Before the delivery boy comes



Really what are the chances that I stayed up till two in the morning watching gigantic shrimps stewing in their own juices becoming a spectacular seafood stock? Slim, slim but that is what happened last night.

There is something fascinating about big, open markets. In Bombay I used to fall out of the bus and trains when we passed the sabzi mandis with green mountains of watermelons and sturdy piles of orange carrots and shiny baingans. In Saath Bangla one side of a long, narrow street is lined with Koli fisherwomen on low, wooden platforms selling fish all day long. If you stand across the street you have the kind of great picture that look like the banquet scenes from Asterix and Obelix. The Kolins are loud, witty, wear bright coloured sarees, yards of jasmine in their hair and show plenty of bosom. (Just like in the movies? Really, whole city is full of people who make you wonder, "Did the movies get here first or their clothes get here first?") They sit in grand indolence flanked by piles of fat and little fish. And under every wooden platform are cats of every colour and every degree of hope. Happy is the eye of the beholder of Saath Bangla.

Thatha and Toady are the ones who showed me that open markets are not just beautiful and great fun. They took me to Russel Market in Bangalore and told me how the mighty, insomniac market runs. Toady is particularly passionate about the politics of food and open markets. Under her tutelage I spent three months reading and writing about crops, GM foods, pesticides, the slow food movement and kitchen gardens. She really changed how I see markets.

Before I came to Dilli I was feeling miffed about how I would have to give up my open markets but luckily I was wrong. The city is swarming with the most juicy mandis. Last evening I was taken to the INA market, Spellcheck warned me its not really the most politically correct place to be in seeing that it stocks Korean sticky rice and shitake mushrooms and extraordinarily expensive seafood.
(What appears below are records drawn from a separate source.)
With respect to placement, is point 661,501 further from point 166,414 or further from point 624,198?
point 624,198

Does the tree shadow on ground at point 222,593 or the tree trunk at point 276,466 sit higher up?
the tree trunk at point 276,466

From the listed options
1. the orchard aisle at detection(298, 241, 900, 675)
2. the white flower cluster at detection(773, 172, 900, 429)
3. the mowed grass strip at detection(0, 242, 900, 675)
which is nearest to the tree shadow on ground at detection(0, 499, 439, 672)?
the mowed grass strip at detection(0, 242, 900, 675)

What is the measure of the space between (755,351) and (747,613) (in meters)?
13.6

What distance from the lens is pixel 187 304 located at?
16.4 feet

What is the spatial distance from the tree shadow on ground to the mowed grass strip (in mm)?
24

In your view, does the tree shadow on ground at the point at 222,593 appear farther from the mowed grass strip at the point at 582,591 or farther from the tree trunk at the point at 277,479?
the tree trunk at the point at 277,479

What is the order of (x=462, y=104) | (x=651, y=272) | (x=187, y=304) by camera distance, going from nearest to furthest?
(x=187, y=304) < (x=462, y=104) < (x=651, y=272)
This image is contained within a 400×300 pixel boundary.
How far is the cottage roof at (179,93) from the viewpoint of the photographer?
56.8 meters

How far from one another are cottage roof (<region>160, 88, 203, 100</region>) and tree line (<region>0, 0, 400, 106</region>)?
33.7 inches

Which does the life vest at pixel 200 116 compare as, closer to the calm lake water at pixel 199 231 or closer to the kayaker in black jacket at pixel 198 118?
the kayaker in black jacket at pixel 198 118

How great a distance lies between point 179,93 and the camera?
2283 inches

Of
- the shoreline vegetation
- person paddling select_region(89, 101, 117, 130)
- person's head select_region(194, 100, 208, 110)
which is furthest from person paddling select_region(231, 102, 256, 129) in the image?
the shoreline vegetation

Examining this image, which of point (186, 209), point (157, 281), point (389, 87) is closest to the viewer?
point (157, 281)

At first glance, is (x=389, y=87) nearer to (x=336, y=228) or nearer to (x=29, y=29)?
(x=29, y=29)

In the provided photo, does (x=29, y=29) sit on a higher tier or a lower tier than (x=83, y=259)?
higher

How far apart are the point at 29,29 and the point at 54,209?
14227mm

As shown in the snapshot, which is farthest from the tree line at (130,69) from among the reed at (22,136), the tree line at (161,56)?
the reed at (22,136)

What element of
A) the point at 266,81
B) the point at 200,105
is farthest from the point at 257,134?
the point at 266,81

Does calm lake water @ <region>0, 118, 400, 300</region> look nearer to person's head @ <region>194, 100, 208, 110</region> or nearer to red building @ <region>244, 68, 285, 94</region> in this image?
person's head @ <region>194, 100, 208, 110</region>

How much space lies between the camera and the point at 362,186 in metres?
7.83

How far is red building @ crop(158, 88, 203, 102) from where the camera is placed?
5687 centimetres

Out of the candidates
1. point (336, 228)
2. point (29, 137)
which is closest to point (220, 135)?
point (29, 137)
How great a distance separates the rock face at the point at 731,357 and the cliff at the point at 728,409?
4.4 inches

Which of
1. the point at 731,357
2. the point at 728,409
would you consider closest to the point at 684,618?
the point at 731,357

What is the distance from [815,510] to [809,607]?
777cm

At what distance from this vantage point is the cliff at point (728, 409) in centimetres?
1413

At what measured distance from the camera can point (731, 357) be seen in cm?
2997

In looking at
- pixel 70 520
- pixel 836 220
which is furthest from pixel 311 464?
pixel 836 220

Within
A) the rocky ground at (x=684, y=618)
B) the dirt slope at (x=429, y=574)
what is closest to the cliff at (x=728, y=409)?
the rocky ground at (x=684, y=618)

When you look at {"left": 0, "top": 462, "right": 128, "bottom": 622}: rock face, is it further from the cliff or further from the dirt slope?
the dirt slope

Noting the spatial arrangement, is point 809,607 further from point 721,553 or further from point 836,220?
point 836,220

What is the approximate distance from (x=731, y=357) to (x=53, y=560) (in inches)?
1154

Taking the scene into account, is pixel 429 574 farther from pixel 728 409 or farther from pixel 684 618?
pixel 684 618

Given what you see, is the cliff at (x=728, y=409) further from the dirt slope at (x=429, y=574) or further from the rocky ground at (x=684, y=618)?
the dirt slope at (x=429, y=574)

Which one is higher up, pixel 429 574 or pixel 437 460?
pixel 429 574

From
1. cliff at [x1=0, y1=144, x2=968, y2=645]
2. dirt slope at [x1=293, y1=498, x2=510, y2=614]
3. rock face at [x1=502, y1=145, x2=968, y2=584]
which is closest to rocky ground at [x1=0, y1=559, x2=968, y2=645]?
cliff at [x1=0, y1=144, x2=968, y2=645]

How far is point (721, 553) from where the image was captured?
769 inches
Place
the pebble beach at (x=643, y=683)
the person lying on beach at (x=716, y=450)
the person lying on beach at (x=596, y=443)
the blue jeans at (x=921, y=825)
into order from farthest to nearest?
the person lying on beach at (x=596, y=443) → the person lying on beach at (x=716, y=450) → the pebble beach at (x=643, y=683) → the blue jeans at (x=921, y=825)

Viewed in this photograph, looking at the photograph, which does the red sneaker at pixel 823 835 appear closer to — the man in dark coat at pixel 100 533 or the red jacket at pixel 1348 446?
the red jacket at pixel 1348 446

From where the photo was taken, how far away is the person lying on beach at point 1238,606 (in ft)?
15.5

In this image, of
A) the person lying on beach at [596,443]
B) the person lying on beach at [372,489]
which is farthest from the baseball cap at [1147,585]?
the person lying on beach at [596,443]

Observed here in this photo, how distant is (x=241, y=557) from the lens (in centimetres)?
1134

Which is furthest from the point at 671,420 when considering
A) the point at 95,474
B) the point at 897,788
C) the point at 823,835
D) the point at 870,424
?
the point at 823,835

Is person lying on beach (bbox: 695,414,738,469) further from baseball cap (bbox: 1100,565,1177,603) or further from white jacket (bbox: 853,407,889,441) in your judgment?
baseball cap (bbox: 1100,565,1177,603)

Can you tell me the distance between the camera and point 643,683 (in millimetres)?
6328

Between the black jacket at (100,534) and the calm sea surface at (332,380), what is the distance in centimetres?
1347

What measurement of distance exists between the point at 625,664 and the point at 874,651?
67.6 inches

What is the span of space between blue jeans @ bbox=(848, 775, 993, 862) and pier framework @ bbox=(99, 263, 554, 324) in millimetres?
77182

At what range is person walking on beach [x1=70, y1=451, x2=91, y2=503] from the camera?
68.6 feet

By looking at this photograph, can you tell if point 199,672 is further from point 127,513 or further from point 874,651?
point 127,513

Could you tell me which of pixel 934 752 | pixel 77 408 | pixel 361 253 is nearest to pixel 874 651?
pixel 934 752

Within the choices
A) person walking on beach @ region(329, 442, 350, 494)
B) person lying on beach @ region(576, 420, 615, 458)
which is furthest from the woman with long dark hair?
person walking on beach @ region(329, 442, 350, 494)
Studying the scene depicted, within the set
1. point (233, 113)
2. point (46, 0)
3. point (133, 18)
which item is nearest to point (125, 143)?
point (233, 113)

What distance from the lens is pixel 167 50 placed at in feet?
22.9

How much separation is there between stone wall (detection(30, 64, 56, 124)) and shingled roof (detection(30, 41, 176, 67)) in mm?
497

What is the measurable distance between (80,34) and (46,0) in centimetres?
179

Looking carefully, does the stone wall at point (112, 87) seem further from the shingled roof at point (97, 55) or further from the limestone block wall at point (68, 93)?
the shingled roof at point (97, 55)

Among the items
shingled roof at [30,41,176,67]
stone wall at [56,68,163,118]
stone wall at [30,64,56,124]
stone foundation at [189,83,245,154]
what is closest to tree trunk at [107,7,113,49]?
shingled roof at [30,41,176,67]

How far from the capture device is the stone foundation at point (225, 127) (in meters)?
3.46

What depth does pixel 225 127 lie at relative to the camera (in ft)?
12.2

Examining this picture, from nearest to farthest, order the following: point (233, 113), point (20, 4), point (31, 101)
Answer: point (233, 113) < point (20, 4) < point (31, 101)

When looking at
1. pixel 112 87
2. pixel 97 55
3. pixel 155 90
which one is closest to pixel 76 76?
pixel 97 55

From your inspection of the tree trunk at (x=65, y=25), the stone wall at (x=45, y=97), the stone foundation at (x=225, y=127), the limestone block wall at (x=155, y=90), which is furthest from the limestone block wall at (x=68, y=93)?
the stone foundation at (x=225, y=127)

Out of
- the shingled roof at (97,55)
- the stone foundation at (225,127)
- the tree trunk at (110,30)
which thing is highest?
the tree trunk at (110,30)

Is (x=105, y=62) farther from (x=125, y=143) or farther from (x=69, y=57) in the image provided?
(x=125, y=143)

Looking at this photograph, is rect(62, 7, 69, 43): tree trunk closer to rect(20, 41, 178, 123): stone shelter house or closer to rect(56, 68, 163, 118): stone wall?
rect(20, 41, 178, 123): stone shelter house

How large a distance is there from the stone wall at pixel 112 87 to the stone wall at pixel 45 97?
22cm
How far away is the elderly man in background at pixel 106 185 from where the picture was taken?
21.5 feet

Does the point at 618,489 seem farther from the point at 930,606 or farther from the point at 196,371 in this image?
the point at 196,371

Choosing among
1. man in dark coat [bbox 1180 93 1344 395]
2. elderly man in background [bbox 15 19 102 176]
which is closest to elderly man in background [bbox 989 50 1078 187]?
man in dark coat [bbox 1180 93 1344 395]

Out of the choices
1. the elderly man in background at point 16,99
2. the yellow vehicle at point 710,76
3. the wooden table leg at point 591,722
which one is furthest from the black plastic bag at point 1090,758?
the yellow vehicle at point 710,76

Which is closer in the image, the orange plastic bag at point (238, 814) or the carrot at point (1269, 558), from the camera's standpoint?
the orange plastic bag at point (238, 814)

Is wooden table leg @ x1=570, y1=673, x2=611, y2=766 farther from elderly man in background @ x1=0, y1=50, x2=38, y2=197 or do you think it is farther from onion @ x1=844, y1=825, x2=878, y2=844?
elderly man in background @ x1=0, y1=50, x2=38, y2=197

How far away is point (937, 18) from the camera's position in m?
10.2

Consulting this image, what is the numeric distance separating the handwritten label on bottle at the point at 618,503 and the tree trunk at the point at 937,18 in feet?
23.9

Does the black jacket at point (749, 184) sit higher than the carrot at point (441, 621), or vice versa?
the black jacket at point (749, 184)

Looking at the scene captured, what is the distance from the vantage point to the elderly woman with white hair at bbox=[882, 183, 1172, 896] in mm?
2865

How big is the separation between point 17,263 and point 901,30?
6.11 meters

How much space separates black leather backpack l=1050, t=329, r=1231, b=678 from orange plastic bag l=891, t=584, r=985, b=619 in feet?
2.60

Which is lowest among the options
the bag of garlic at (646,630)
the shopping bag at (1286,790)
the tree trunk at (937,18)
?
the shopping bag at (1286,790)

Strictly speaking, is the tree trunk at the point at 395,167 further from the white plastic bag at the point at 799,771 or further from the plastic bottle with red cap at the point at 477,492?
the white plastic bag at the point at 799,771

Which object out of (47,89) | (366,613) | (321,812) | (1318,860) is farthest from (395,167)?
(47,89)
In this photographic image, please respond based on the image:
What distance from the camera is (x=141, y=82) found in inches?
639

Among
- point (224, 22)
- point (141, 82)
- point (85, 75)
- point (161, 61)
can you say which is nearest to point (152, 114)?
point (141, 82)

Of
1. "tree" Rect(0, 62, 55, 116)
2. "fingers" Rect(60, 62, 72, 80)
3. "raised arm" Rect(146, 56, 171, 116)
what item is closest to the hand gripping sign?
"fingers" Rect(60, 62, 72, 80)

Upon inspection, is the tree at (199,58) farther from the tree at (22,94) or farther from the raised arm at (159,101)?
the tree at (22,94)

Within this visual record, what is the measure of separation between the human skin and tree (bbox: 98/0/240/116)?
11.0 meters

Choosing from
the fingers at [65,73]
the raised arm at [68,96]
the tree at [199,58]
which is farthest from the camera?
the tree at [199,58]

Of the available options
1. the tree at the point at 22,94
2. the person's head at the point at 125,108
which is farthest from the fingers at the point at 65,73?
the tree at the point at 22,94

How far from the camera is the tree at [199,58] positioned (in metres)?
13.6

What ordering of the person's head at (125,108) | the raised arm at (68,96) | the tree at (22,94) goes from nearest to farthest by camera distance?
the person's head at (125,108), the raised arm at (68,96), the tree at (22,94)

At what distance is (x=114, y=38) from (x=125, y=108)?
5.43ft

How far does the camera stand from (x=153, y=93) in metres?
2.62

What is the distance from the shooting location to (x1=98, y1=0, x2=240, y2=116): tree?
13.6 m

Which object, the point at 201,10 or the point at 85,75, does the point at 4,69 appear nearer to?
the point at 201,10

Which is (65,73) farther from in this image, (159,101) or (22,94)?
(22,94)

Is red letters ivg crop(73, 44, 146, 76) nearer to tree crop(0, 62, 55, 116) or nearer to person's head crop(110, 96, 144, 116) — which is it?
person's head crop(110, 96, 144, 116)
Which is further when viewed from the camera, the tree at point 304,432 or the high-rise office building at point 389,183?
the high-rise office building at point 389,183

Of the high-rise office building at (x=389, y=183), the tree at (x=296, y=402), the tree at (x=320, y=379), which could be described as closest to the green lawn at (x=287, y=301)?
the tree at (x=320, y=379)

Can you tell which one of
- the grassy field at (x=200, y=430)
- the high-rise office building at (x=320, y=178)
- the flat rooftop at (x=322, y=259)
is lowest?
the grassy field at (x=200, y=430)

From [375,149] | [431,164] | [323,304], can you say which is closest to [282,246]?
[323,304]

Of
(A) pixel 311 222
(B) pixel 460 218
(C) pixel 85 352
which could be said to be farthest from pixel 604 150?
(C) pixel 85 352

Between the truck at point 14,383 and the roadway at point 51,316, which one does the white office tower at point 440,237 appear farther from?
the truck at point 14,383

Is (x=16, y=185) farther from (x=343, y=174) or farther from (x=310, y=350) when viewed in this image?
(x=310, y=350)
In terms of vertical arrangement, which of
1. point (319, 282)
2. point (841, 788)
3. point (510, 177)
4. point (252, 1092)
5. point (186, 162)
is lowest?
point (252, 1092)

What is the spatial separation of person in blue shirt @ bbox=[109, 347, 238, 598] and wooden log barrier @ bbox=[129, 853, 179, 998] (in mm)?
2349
All that turned out to be true but the market has the live wire energy and enormous charm of great, fascinating markets. Every kind of vegetable and fruit you could imagine. Shops stocking only products shipped from the Middle East with product descriptions only in Arabic. Buckets rippling with moustached, muscular catfish and a bay full of bright blue and pink prawns. Have you noticed how butchers are silent and fish-sellers chat you up with shark-like, deeply cynical smiles?

I could hear Malayalam from the moment I entered which made me grin but I fell about laughing when I saw large signs advertising uniforms for nurses headed to Saudi Arabia. Oh the peculiar Mallu joy.

Now I have to hang around waiting for the delivery boy to arrive with the fresh cream. Ahoy, biscuit pudding. Come on over.